What you should do: According to the text on psychedelic syndrome, who first proposed the syndrome, and in what year?

Passage provided:
*** Begin section ***

- Other names: Chronic LSD syndrome; "Acid head" syndrome
- Specialty: Psychiatry
- Symptoms: Eccentricity, magical and superstitious beliefs, isolation from general society, others
- Causes: Chronic psychedelic use
- Treatment: Psychotherapy

= Psychedelic syndrome =

Psychedelic syndrome, also known as chronic LSD syndrome or "acid head" syndrome, is a partially culture-bound psychological syndrome that was proposed to involve pronounced psychosocial and personality changes due to chronic or prolonged use of psychedelic drugs, namely LSD. It was first proposed in 1969 by a physician named David E. Smith, who was the founder and medical director of the Haight Ashbury Free Clinic (also known as the "hippie clinic") in the Haight-Ashbury district of San Francisco and who had encountered many people frequently using LSD. He was also an academic and the founder and editor of the Journal of Psychedelic Drugs (1967–present). Others besides Smith made similar or analogous informal observations of the phenomenon as well.

*** End section ***

Stored data entries:

*** Begin section ***

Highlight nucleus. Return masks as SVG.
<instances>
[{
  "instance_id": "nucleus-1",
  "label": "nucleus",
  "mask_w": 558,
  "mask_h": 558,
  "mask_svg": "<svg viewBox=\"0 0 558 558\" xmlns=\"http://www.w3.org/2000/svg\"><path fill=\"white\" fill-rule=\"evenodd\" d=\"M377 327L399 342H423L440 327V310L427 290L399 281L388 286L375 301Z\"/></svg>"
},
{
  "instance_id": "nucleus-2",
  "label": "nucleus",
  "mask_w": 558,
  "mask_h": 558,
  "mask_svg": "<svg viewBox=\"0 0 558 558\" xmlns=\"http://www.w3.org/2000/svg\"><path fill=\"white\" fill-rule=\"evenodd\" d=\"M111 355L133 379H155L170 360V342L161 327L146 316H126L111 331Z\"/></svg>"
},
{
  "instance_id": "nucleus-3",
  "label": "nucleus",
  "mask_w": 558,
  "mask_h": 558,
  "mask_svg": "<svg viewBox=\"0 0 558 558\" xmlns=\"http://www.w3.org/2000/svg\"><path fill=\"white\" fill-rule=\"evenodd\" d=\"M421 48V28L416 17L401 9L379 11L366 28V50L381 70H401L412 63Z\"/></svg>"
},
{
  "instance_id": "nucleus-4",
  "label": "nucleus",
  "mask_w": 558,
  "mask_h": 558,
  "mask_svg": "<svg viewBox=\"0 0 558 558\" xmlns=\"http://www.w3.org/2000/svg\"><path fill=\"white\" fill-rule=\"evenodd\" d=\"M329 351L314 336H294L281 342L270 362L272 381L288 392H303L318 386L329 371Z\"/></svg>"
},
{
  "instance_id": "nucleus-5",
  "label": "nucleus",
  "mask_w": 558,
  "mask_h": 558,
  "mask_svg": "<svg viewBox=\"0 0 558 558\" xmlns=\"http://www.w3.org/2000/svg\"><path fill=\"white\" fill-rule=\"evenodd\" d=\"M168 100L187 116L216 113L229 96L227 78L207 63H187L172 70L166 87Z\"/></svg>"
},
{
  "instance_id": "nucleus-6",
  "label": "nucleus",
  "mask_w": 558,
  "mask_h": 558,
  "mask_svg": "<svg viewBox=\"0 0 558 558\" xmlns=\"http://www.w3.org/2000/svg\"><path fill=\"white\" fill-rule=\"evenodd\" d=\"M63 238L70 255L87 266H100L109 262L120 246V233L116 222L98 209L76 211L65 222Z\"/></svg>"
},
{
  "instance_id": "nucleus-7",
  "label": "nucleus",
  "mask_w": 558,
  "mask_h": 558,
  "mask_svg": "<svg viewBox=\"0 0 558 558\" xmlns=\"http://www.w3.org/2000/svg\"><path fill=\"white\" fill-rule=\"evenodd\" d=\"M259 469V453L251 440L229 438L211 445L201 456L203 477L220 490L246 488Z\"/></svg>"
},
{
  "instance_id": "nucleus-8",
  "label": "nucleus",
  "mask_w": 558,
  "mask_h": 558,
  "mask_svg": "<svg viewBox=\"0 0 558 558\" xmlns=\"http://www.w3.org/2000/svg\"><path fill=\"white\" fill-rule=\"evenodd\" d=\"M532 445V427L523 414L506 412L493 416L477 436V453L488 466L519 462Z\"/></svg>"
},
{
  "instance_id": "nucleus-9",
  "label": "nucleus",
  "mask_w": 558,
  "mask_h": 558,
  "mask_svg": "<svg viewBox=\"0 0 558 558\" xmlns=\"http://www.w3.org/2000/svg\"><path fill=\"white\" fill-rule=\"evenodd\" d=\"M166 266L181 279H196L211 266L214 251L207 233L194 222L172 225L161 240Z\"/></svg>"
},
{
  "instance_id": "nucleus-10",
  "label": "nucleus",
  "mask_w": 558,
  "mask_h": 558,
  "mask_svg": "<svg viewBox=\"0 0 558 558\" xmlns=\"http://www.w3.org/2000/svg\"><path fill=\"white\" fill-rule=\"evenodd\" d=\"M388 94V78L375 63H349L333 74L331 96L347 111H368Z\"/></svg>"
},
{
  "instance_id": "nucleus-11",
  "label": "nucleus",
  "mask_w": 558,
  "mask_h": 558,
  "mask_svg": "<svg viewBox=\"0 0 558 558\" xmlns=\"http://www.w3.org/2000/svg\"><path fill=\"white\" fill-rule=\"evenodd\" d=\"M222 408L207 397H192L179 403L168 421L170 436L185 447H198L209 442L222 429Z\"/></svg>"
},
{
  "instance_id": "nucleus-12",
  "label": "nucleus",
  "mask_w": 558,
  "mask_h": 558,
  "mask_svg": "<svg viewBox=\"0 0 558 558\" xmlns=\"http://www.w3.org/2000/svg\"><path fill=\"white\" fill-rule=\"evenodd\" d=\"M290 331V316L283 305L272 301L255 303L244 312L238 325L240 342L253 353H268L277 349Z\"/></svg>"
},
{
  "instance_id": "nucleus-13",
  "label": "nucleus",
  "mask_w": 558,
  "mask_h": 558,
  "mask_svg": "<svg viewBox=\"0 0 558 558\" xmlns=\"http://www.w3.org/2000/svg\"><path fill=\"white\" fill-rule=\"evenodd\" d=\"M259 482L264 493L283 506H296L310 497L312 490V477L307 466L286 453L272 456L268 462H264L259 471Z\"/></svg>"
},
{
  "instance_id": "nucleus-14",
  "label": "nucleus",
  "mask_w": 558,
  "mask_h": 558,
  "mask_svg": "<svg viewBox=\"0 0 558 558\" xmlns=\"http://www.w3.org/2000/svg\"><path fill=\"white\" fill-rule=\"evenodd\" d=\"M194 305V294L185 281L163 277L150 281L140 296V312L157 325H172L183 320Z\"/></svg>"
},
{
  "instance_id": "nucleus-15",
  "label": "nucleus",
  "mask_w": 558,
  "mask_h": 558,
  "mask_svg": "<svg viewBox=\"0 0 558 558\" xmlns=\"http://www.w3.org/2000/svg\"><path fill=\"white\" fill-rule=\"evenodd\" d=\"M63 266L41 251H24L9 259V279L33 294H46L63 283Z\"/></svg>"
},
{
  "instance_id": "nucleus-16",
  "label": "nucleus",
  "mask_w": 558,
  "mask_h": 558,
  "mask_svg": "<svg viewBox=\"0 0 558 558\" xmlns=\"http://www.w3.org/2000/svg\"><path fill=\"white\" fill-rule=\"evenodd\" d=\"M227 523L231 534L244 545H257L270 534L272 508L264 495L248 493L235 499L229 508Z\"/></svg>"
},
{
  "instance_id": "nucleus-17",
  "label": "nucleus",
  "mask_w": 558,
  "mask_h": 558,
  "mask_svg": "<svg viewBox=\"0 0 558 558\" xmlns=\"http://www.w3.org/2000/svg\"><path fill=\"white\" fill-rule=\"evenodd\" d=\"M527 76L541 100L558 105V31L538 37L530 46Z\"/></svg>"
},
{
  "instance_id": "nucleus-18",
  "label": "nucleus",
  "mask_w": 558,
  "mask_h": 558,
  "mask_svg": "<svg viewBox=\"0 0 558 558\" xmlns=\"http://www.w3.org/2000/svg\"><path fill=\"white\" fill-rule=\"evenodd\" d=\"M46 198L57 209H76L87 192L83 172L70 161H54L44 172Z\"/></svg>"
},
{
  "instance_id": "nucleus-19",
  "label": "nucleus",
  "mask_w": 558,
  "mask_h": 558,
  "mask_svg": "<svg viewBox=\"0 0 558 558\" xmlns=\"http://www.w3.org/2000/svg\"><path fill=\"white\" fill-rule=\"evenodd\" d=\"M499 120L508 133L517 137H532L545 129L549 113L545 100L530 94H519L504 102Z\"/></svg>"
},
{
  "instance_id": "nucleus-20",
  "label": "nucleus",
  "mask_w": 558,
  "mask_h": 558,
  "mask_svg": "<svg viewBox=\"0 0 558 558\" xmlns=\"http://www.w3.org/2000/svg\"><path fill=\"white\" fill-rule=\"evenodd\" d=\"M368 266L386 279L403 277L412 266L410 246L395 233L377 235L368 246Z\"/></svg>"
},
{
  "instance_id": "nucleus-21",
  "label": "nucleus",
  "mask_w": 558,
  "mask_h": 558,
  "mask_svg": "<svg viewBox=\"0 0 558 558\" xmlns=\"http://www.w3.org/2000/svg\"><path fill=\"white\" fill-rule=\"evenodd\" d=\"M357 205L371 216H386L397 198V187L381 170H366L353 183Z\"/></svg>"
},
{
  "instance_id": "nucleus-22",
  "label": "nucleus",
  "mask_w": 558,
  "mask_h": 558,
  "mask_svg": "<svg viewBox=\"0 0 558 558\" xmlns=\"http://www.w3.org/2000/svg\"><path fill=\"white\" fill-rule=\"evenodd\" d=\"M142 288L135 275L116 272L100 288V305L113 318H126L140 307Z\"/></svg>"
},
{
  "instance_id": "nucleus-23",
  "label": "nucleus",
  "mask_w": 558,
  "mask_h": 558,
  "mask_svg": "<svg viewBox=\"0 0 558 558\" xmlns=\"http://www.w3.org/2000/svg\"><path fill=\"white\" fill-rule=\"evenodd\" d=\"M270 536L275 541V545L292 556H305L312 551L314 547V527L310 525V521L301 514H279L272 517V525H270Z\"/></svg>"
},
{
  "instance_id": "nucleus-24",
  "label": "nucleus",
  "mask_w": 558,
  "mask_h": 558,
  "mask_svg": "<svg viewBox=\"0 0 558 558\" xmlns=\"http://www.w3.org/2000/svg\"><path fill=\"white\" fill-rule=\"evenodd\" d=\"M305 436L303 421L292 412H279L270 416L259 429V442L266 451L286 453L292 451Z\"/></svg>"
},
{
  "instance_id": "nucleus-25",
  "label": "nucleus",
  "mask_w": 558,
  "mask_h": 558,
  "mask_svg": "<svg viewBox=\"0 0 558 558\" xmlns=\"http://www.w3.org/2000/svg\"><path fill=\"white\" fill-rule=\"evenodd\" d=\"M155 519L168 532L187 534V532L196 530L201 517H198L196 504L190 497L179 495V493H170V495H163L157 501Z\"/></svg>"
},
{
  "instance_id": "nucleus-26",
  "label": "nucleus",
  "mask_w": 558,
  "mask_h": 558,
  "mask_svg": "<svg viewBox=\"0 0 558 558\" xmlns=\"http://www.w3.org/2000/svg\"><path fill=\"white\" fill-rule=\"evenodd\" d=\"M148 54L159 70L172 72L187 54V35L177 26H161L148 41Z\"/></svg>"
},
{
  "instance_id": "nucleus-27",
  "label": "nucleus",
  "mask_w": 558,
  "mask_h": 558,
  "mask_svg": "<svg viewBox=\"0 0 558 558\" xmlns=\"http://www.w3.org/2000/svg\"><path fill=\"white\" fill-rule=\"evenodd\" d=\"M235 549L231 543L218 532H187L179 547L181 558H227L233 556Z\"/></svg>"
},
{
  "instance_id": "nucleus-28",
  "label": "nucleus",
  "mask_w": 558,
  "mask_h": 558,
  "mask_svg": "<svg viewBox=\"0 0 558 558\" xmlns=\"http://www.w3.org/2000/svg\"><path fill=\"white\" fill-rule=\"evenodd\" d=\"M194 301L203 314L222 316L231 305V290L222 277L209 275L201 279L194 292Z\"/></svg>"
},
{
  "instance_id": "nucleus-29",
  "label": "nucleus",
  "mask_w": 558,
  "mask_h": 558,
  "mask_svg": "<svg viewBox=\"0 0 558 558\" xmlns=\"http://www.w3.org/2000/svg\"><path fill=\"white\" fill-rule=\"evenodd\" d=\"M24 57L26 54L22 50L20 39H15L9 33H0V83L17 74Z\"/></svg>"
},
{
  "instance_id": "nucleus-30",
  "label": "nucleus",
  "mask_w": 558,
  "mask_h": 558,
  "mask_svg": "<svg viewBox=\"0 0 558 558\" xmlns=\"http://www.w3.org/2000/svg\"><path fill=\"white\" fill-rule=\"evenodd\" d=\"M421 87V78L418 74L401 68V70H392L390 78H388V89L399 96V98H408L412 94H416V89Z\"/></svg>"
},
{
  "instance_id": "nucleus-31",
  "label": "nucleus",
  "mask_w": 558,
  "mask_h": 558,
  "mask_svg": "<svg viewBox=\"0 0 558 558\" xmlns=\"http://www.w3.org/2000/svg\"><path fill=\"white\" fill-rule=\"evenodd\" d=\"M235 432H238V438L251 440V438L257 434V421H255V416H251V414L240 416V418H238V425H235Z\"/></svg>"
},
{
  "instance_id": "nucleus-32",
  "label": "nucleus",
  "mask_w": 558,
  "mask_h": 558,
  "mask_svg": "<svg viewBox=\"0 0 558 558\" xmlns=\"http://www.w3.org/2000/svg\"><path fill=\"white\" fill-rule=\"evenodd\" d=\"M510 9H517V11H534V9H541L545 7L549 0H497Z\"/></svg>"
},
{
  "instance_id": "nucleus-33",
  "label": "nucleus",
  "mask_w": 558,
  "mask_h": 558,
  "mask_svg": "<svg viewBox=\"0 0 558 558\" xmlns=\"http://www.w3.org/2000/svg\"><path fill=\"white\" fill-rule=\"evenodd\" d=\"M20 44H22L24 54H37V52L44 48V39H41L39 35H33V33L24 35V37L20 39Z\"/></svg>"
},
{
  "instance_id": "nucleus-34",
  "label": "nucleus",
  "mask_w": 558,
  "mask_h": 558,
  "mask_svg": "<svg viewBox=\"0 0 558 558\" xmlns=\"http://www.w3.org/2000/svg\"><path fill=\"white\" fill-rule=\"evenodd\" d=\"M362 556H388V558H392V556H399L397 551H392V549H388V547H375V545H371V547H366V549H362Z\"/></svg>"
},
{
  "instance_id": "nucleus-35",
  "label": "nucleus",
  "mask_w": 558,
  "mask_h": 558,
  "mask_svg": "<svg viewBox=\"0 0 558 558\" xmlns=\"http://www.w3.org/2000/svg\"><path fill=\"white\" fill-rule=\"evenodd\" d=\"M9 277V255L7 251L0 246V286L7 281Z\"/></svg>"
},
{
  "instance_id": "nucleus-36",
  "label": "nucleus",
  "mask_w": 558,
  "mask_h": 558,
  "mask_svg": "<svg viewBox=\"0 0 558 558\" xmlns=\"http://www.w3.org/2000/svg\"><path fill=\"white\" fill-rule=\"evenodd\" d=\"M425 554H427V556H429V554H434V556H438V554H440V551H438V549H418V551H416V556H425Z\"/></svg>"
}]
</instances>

*** End section ***

Exercise answer: David E. Smith, a physician, first proposed it in 1969.